British taxpayers will have to pay millions for a special close protection unit for MEPs, despite the country voting to leave the European Union.
The unit of 46 bodyguards will be used to protect dignitaries and facilities and will include a 12-man team to ensure the personal safety of EU President Antonio Tajani.
The Times reported on Friday that the move is part of a £1.7 billion ($2 billion) spending spree by MEPs aimed at beating the budget cuts expected when Britain leaves.
The UK is expected to contribute more than £230 million to what may be the last budget it takes part in, even though it seems to be set to depart.

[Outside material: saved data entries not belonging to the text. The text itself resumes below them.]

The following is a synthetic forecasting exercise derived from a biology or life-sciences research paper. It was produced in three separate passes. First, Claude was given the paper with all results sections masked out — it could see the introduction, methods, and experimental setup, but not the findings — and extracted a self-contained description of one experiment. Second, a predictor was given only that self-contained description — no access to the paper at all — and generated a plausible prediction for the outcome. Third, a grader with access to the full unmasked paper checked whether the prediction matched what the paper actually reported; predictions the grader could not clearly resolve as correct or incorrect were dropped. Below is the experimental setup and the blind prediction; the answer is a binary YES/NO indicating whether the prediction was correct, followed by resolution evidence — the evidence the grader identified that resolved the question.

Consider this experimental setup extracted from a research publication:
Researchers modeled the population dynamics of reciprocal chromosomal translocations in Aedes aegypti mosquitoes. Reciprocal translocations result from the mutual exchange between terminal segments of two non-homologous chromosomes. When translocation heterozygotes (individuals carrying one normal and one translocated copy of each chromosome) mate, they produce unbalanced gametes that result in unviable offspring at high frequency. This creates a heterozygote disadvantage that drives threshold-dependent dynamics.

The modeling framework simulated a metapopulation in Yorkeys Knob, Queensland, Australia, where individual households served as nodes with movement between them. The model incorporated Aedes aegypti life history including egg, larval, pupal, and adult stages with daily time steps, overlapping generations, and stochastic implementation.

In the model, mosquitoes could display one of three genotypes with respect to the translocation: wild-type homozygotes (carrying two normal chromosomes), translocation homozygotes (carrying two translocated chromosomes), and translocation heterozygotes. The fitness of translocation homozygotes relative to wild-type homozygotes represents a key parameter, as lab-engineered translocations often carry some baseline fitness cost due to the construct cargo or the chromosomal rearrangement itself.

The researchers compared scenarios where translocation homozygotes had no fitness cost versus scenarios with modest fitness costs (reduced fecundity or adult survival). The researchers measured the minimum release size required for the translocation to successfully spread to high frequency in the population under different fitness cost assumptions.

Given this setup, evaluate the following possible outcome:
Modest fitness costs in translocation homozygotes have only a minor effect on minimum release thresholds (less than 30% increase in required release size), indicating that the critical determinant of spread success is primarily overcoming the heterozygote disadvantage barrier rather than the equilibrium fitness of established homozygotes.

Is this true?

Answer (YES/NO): NO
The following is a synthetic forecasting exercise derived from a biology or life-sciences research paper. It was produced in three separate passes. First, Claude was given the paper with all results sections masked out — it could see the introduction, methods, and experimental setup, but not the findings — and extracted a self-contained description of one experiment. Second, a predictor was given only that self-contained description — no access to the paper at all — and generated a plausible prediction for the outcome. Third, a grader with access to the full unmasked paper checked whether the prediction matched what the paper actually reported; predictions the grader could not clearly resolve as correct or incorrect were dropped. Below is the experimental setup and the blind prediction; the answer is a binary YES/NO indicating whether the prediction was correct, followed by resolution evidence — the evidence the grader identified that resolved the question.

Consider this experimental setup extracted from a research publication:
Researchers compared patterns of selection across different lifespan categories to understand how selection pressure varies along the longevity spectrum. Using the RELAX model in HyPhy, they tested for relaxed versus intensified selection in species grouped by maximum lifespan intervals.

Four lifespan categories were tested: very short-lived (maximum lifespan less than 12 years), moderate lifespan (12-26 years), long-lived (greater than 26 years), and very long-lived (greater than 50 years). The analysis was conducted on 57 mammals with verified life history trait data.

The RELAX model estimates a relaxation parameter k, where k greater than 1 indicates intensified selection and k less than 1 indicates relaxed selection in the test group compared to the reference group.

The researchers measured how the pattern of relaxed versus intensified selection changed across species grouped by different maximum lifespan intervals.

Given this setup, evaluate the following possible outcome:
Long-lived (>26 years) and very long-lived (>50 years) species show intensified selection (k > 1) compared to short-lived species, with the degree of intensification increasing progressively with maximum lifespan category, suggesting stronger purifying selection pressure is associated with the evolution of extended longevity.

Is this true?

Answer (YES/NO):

The “Unit Protection” force will be answerable only to the EU parliament’s administrative wing and will be trained in “high-level technical, psychological and behavioural” skills to carry out their tasks.
“The European Parliament’s costs continue to spiral out of control, now including a private army,” UKIP MEP Jonathan Arnott, who sits on the EU parliamentary budget committee,” told the Times.

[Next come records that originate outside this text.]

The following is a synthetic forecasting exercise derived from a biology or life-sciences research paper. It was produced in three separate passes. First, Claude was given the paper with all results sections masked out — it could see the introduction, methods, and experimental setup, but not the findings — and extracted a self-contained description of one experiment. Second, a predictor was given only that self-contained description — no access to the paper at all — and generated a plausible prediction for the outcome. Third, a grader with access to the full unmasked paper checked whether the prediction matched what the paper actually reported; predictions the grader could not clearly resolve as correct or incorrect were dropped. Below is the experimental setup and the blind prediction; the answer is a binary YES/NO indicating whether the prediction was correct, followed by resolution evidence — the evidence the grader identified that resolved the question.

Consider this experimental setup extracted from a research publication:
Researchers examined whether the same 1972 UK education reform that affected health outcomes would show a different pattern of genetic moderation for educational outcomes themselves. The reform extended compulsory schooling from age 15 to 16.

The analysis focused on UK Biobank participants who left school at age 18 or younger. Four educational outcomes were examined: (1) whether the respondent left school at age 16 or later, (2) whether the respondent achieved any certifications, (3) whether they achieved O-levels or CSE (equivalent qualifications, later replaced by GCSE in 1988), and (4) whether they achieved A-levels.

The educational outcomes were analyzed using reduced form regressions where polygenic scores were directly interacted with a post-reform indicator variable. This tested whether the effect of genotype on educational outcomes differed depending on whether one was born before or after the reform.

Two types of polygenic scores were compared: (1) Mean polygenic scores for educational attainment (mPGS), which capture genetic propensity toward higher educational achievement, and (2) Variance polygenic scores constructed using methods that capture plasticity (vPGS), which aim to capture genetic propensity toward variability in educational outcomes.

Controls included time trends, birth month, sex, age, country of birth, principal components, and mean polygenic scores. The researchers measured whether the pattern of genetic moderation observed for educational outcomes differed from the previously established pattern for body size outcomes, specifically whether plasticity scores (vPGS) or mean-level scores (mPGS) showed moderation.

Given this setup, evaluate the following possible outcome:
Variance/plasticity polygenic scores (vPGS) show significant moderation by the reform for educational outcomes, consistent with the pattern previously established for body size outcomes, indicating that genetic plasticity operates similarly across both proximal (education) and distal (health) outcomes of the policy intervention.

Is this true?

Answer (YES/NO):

“Under Theresa May’s Brexit timetable, we’re likely to still be in the EU in 2018… so the British taxpayer will be footing the bill despite the referendum result.
“Easy ways to cut costs have been ignored year in, year out,” Arnott warned.
The paper quoted one EU security official who insisted that without a dedicated security detail, the parliament would have to “rely on specialist armed Belgian police units who have highly developed contingency plans to protect EU institution.“
The new guard is expected to cost around £2 million annually and their travel costs to accompany the president across Europe are expected to add a further £1 million.